Pen Zen Diaries
About the Book
From among my many preserved complete design processes, these two volumes contain only six of them. To legitimize both the contents and the method, I found it important to (re)publish all six united so they create a new process of their own. The gradual development of ideas, to reach the state of physical reality, begins with “hesitant decisions,” a possible drawn existence out of the many options. All the projects are large urban ensembles—symphonies, in musical terms. Where to find the melody and the harmony of the parts is the almost unresolvable but most challenging task of an architect! (S)he plays a double role—the creator and the user/critic. In these cases, many people will be exposed to, enjoy, or suffer from those decisions. As mentioned, the gradual thought-condensing process has to have several testing phases by our sensory perceptions. From these, only the seeing and somewhat the touching aspects are revealed by the drawings; the others we have to substitute in our imagination. With hundreds of these control substations, hopefully we could avoid offending individualistic solutions, especially if—as this method allows it—the representatives of the users have the chance to express their opinions of the proposals underway. The public response to these architectural explorations—and in one case, to the constructed result—speaks for their validity.
About the Author
Dr. Peter Magyar, between 1989 and 2011, served as Director of the Schools of Architecture in three American universities. He holds a Master of Architecture and a Doctor of Architecture degree, issued by The Technical University of Budapest, Hungary.
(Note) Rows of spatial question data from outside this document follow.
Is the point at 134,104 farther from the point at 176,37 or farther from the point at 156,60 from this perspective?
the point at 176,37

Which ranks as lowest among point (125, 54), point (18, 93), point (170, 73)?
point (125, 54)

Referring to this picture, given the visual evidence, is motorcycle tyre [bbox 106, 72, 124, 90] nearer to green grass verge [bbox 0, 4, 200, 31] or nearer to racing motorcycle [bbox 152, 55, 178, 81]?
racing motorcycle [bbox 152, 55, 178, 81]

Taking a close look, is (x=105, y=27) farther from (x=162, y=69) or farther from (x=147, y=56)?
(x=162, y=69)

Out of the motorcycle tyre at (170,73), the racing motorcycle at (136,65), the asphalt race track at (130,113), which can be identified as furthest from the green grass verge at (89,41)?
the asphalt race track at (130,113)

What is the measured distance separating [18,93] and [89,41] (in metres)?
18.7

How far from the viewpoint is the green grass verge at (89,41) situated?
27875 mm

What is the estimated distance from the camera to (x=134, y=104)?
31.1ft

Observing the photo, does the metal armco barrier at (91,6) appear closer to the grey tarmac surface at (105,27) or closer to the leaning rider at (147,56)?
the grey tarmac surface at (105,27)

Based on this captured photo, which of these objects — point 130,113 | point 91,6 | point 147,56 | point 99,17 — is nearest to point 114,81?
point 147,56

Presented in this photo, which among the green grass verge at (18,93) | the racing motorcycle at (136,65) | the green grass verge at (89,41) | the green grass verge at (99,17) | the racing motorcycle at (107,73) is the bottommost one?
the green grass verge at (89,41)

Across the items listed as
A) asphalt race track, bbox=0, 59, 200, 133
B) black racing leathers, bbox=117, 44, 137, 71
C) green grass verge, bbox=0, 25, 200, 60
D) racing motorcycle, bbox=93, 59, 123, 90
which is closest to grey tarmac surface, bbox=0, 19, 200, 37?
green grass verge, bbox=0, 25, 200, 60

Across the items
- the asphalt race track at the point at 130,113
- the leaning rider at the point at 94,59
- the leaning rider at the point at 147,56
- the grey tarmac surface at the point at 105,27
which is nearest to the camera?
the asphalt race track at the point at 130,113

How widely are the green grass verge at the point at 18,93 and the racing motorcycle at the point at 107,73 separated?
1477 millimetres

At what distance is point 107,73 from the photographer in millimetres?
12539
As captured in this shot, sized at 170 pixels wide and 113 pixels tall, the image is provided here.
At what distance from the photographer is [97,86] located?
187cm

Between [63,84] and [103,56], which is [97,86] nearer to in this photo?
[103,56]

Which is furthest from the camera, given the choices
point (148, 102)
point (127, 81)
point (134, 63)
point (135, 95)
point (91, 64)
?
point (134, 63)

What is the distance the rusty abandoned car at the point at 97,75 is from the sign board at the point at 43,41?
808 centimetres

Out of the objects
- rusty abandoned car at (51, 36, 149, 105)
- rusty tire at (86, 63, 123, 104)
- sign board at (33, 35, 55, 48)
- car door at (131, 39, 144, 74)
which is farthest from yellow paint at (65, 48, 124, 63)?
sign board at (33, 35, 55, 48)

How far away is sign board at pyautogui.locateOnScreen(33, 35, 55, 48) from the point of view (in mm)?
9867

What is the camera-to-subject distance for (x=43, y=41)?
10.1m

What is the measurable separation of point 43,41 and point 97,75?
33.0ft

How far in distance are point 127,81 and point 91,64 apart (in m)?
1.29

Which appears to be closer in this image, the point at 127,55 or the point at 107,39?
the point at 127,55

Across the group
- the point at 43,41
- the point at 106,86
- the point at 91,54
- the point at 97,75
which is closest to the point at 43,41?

He was teaching, lecturing and practicing internationally, designed large urban ensembles, some of them are constructed. He authored several books about his projects, and in 2011 he won the Pro Architectura Hungarica Medal. In 2015 he became a Member of The Hungarian Academy of Arts and Letters. He was elected to Fellow of the Royal Institute of British Architects in 2016 and was selected as finalist at the World Architecture Festival in 2017 and 2018.